> **Work to complete**
Reproduce the following rows word for word, starting at the very beginning and stopping after the line that contains "Answer: [1179,648], [42,733], [334,757], [397,894]".
### Dataset extract
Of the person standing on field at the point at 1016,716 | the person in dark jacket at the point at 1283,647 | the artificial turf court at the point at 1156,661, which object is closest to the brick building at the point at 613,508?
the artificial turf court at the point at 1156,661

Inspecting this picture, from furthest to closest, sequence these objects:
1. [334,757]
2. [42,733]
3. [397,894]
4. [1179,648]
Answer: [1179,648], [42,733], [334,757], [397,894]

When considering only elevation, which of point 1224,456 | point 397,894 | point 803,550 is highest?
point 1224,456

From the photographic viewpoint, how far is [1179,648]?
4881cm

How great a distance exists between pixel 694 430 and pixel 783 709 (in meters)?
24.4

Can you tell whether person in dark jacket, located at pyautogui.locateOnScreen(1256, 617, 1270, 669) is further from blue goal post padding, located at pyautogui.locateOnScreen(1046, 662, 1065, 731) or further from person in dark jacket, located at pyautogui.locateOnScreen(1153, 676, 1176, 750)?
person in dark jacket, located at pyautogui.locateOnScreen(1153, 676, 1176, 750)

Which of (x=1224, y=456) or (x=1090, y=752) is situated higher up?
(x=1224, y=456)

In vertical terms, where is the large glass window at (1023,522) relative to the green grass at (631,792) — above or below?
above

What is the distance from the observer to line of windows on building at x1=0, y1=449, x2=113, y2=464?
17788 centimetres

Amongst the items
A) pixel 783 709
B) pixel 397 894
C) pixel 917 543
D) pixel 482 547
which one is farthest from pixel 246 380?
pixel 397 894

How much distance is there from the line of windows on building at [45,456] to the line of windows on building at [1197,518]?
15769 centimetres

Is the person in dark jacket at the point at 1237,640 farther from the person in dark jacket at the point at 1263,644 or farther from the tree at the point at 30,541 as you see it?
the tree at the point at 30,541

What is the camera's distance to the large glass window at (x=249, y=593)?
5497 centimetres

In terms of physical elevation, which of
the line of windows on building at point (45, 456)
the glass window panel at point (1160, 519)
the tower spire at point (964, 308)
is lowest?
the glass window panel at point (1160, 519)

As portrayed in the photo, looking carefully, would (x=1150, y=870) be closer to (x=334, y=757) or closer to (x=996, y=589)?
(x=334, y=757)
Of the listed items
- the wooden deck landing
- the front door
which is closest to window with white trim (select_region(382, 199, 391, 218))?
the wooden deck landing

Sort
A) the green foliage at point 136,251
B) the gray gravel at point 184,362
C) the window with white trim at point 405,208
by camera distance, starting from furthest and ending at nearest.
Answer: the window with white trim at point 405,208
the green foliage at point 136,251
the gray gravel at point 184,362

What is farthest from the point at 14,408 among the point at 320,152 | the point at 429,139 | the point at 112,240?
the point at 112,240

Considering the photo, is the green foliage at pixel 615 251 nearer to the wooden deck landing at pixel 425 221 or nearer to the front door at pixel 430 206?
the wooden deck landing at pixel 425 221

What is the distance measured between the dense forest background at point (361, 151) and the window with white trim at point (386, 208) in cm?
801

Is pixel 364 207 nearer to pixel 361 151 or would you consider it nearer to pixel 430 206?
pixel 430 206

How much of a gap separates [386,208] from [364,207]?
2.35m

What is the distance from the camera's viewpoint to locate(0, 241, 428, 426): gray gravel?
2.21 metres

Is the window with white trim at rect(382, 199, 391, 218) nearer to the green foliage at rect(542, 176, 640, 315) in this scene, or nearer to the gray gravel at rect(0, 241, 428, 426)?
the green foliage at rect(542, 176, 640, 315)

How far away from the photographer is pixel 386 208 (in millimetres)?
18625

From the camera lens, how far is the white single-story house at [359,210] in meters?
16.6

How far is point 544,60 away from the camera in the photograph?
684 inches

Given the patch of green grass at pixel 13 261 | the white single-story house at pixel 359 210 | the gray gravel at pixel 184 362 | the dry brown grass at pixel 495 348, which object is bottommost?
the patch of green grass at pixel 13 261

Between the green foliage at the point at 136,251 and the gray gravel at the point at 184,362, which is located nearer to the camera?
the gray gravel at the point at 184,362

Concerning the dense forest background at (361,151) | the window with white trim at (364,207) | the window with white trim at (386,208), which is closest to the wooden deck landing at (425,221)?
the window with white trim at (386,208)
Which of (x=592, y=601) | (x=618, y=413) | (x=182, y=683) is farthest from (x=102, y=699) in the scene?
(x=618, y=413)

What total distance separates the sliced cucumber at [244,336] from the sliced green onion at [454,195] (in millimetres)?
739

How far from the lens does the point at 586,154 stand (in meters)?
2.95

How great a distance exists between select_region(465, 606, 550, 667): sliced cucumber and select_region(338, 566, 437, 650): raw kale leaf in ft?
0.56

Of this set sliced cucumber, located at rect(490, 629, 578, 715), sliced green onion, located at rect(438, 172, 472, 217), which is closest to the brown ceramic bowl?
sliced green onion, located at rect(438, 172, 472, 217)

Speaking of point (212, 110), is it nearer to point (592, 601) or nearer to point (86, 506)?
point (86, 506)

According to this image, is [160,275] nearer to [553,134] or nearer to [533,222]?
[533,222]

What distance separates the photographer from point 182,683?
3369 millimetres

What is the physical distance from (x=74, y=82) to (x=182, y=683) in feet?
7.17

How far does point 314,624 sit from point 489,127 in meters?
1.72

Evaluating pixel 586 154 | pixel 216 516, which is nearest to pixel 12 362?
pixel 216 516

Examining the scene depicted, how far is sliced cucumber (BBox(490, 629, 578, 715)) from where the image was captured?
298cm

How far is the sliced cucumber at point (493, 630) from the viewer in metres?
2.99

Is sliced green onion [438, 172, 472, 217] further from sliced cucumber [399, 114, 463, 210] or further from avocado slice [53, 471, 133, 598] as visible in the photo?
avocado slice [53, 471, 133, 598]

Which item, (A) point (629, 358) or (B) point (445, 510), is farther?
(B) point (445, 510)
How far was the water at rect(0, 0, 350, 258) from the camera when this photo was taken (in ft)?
######
> **Finished answer**
Of the person standing on field at the point at 1016,716 | the person in dark jacket at the point at 1283,647 | the artificial turf court at the point at 1156,661, which object is closest to the brick building at the point at 613,508?
the artificial turf court at the point at 1156,661

Inspecting this picture, from furthest to closest, sequence these objects:
1. [334,757]
2. [42,733]
3. [397,894]
4. [1179,648]
Answer: [1179,648], [42,733], [334,757], [397,894]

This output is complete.